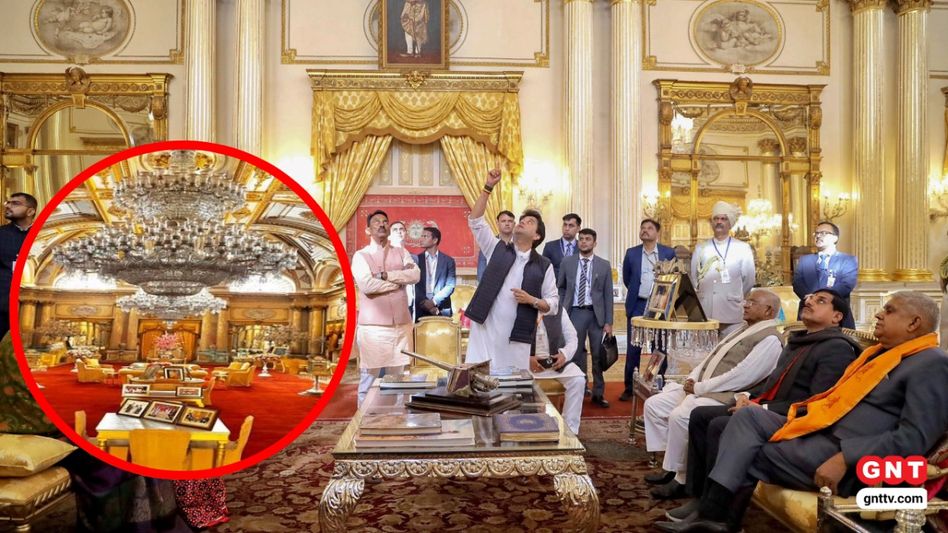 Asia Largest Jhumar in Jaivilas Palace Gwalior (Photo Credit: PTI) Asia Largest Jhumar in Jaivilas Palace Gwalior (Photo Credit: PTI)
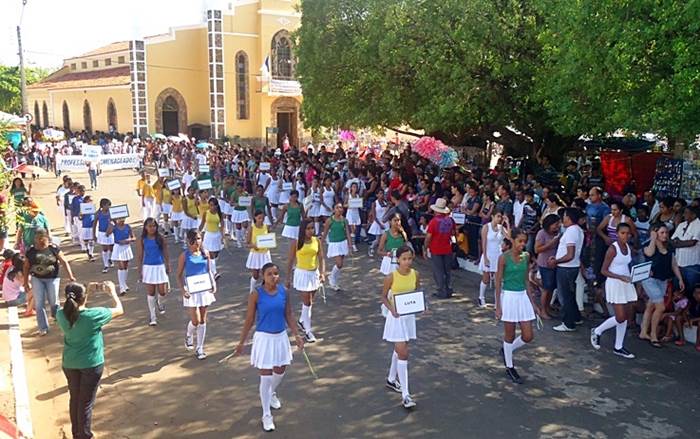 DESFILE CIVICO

==

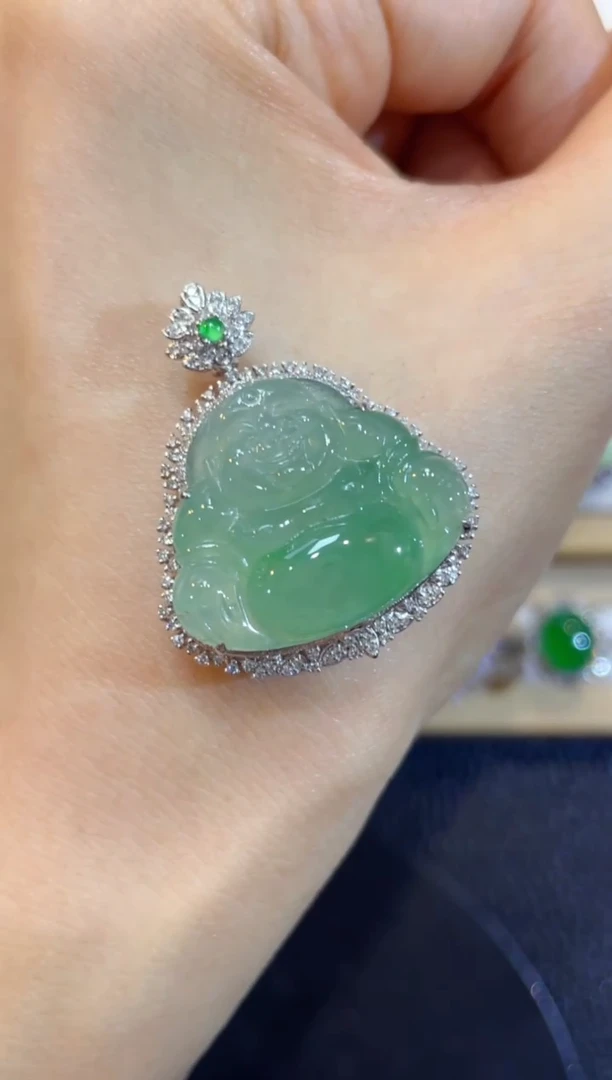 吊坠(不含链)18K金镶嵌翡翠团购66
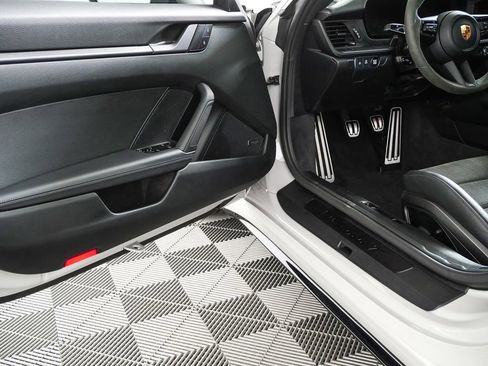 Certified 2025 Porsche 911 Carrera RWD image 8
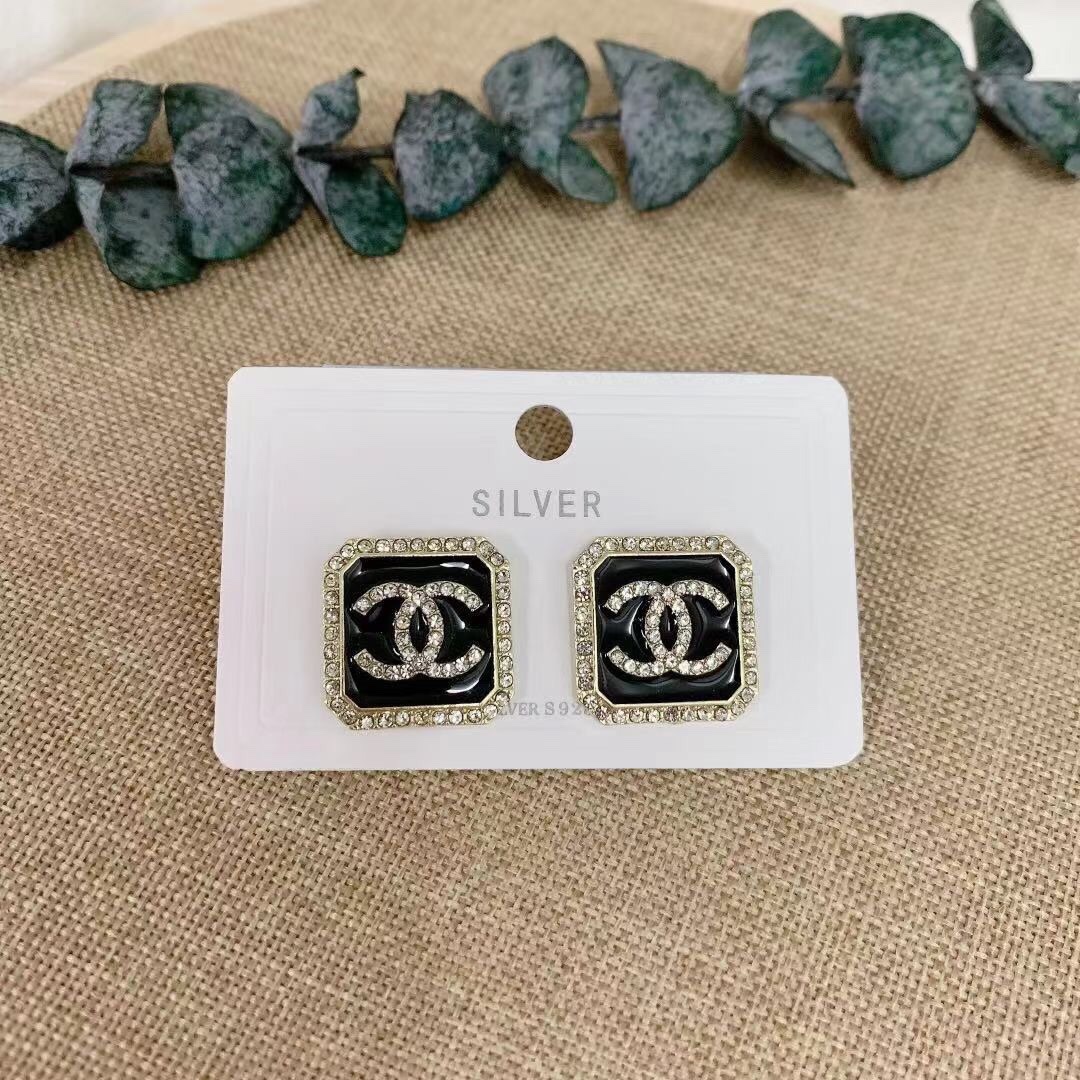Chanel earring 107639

● Problem:
Could you give the items again starting at the line with "吊坠(不含链)18K金镶嵌翡翠团购66" and ending at the line with "Chanel earring 107639", with "earring" renamed to "earrings" and everything else unchanged? Leave the pictures out.

● Solution to this task:
 吊坠(不含链)18K金镶嵌翡翠团购66
 Certified 2025 Porsche 911 Carrera RWD image 8
Chanel earrings 107639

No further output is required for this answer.